======== Data records

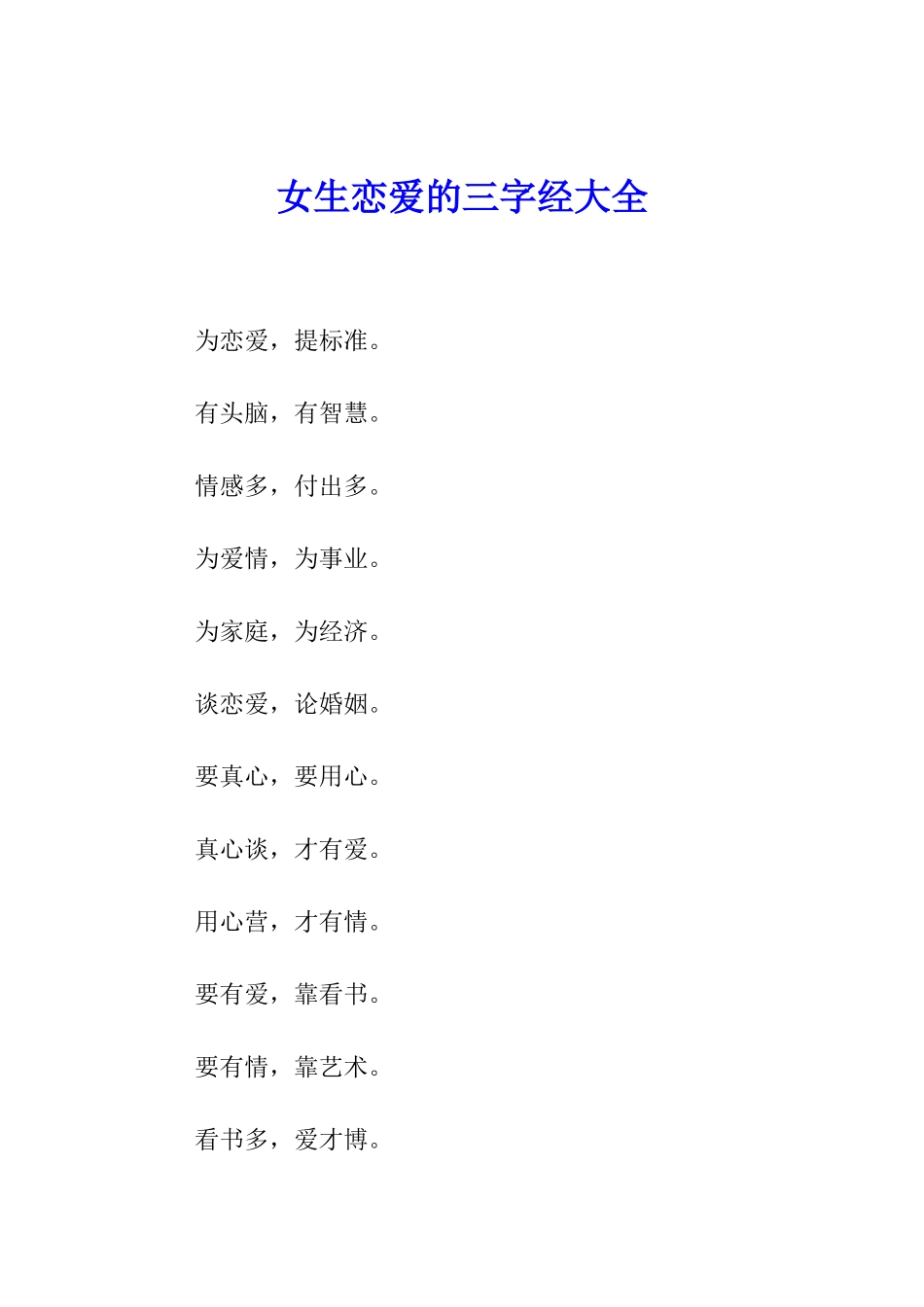 女生恋爱的三字经大全

为恋爱，提标准。

有头脑，有智慧。

情感多，付出多。

为爱情，为事业。

为家庭，为经济。

谈恋爱，论婚姻。

要真心，要用心。

真心谈，才有爱。

用心营，才有情。

要有爱，靠看书。

要有情，靠艺术。

看书多，爱才博。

================

### [Problem description]
Your response must restate every record above exactly, with each picture omitted.

### [Output]
 女生恋爱的三字经大全

为恋爱，提标准。

有头脑，有智慧。

情感多，付出多。

为爱情，为事业。

为家庭，为经济。

谈恋爱，论婚姻。

要真心，要用心。

真心谈，才有爱。

用心营，才有情。

要有爱，靠看书。

要有情，靠艺术。

看书多，爱才博。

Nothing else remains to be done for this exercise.